According to FiveThirtyEight’s MLS Playoff predictions, have just a 6 percent chance of making the playoffs. They currently sit 6 points back of DC for 7th, and 4 points back of Columbus and Atlanta who are tied on points for 8th. The Fire play DC in two games on September 15th, three days after they play the best team in the league on the 11th. Their new #6 Federico Navarro will have passed quarantine and should be available to start against DC, if not SKC.

Meanwhile, DC play the Red Bulls before the Fire match, so they should be run ragged by New York’s energetic style of chaos soccer. There is a real possibility that the Fire could be drawn even on points against DC, and maybe surpass Columbus (Who play Inter Miami and Orlando) and Atlanta (who play Orlando and Cincinnati) in the standings. Essentially, the Fire legitimately are in the fight for the final playoff spot in the East, and they have the talent to go on a run and get some wins.

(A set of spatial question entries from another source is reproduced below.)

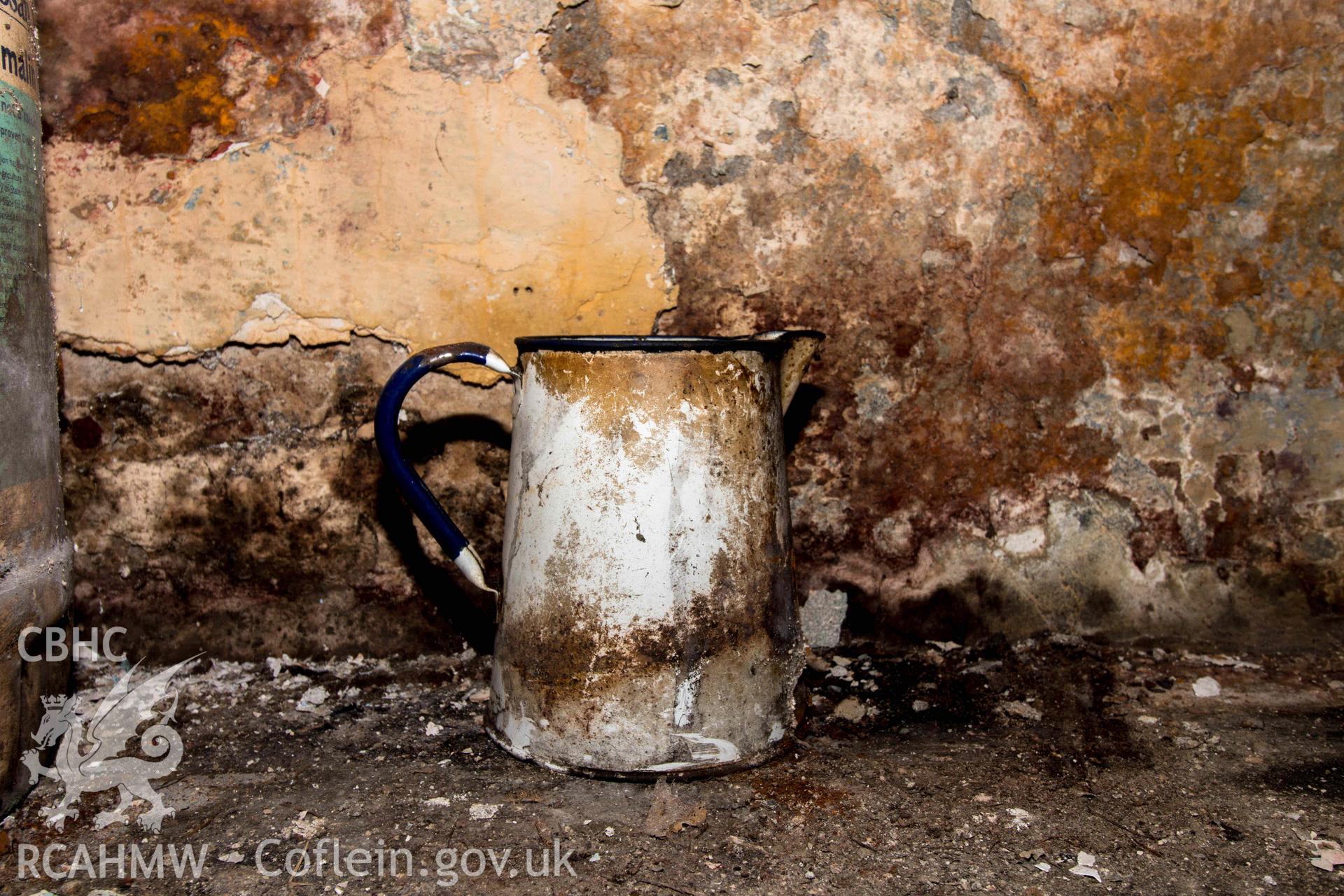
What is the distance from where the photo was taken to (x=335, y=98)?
1.68m

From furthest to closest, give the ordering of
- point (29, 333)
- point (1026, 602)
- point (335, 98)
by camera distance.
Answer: point (1026, 602), point (335, 98), point (29, 333)

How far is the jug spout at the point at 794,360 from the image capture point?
1462 millimetres

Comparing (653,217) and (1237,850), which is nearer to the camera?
(1237,850)

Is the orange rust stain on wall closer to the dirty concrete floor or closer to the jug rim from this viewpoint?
the jug rim

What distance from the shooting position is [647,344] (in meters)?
1.30

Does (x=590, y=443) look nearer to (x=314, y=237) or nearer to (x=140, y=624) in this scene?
(x=314, y=237)

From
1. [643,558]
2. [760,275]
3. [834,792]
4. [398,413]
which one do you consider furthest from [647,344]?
[834,792]

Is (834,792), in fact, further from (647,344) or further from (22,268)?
(22,268)

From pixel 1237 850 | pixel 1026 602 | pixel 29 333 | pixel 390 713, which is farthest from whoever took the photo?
pixel 1026 602

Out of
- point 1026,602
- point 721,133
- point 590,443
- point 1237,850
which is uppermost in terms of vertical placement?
point 721,133

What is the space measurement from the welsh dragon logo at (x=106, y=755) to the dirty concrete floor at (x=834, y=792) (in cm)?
2

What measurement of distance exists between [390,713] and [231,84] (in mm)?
1115

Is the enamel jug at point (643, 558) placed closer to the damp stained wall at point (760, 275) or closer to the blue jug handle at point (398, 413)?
the blue jug handle at point (398, 413)

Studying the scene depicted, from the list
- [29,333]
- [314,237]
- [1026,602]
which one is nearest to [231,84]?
[314,237]
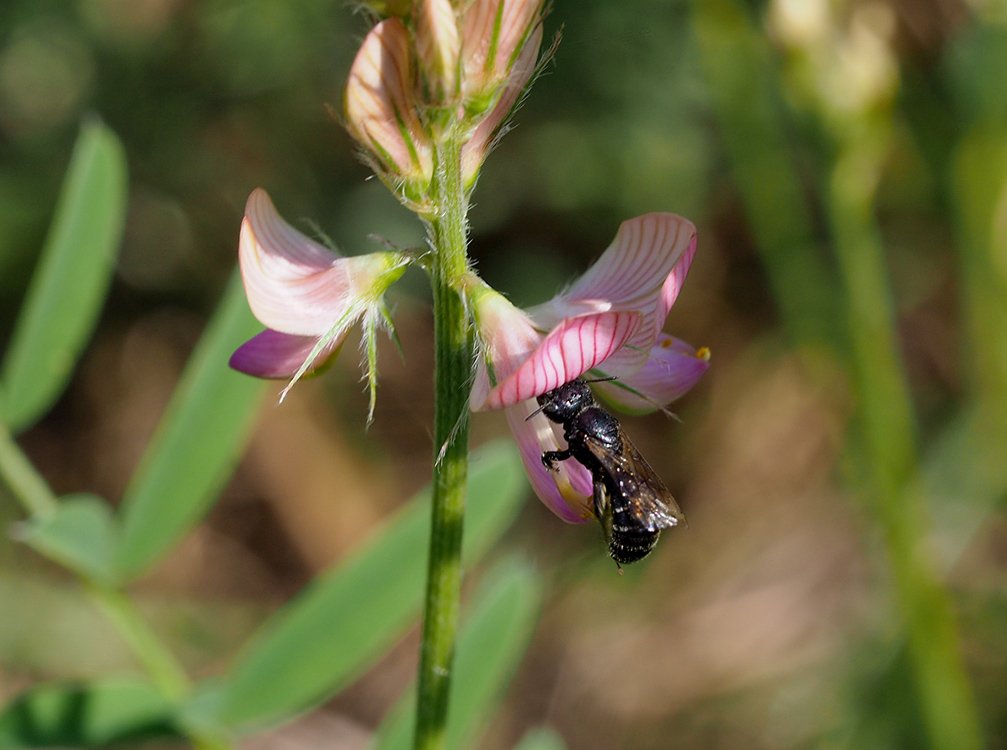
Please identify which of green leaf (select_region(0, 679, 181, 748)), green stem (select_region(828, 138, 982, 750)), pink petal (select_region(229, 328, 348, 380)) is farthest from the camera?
green stem (select_region(828, 138, 982, 750))

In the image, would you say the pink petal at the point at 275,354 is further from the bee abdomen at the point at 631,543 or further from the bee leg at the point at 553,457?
the bee abdomen at the point at 631,543

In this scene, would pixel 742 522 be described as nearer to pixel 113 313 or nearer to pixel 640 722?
pixel 640 722

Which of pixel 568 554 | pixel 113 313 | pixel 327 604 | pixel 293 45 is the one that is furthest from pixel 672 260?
pixel 113 313

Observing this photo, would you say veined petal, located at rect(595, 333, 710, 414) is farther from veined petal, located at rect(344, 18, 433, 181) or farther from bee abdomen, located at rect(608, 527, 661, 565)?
veined petal, located at rect(344, 18, 433, 181)

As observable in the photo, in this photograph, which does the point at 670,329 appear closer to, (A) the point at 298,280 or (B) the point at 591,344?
(A) the point at 298,280

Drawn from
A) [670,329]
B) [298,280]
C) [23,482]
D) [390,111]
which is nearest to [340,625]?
[23,482]

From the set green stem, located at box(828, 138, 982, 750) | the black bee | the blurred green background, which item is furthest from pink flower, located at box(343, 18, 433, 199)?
the blurred green background

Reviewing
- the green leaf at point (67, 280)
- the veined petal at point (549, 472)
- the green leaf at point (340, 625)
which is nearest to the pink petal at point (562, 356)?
the veined petal at point (549, 472)
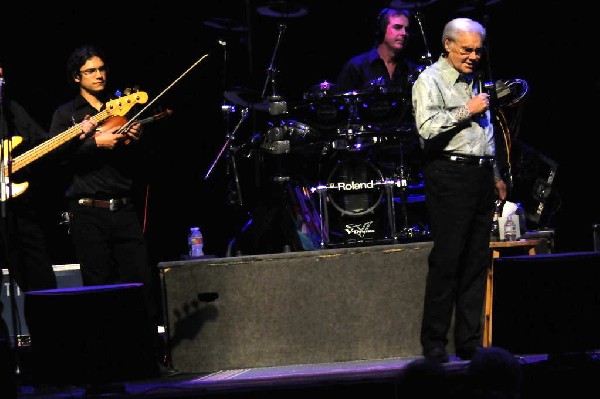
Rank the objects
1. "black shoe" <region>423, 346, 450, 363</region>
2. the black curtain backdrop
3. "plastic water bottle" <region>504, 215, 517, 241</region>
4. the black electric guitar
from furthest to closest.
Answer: the black curtain backdrop, "plastic water bottle" <region>504, 215, 517, 241</region>, the black electric guitar, "black shoe" <region>423, 346, 450, 363</region>

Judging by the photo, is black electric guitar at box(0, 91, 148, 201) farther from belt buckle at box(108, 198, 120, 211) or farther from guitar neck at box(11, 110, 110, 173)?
belt buckle at box(108, 198, 120, 211)

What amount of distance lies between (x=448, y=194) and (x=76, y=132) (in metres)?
2.53

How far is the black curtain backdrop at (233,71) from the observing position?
8328 mm

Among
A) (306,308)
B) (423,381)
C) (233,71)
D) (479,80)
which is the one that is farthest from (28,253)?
(423,381)

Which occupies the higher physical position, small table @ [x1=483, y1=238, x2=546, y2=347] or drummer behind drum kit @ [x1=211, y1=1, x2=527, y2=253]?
drummer behind drum kit @ [x1=211, y1=1, x2=527, y2=253]

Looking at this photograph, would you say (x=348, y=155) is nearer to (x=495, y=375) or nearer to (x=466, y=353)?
(x=466, y=353)

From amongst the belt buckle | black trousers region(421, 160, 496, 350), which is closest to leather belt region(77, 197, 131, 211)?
the belt buckle

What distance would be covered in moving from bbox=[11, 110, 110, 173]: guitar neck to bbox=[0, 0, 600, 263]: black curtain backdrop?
1.77 metres

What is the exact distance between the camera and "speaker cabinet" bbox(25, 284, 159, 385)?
533 centimetres

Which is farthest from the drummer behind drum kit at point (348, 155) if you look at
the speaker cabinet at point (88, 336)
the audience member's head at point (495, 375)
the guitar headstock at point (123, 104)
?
the audience member's head at point (495, 375)

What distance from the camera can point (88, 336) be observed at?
5348 millimetres

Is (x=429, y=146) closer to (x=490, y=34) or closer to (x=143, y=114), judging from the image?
(x=143, y=114)

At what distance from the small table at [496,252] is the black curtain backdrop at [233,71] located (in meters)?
1.72

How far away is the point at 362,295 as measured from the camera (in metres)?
6.17
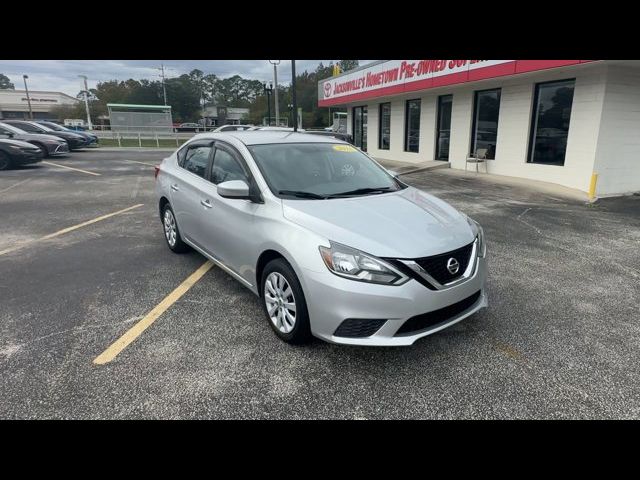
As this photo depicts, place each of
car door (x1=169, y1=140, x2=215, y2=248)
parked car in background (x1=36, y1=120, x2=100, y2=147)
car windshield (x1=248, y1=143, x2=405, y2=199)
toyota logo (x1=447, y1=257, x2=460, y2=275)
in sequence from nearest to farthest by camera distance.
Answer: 1. toyota logo (x1=447, y1=257, x2=460, y2=275)
2. car windshield (x1=248, y1=143, x2=405, y2=199)
3. car door (x1=169, y1=140, x2=215, y2=248)
4. parked car in background (x1=36, y1=120, x2=100, y2=147)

They just have to do it.

MLS is Weird and Wonderful

Robert Beric did the thing! For the first time in 10 games, the Fire’s bad but also talented striker put the ball in the back of the net from an offside position, but it was off of a long throw in that was only touched by three New York Red Bulls players and not a single teammate, so the goal stood, because a) you can’t be offside on a restart from a throw in, and b) if the ball is last touched by the defending team, you’re also not offside.

It was inevitable that something silly was going to break Beric’s goal scoring drought. And it was inevitable that it was going to happen against a team like the New York Red Bulls. They more than any other team in the league are chaos merchants, and I love them for it. They’re a throwback to the MLS of old in a way that’s charming and fun, and it’s what makes MLS one of the most entertaining leagues in the world dollar for dollar. I think, at times, we take for the league for granted and forget that just because it isn’t in the top 5 leagues, that doesn’t make MLS bad. MLS is a league with both good football and wacky hijinks, and that’s just how I like it.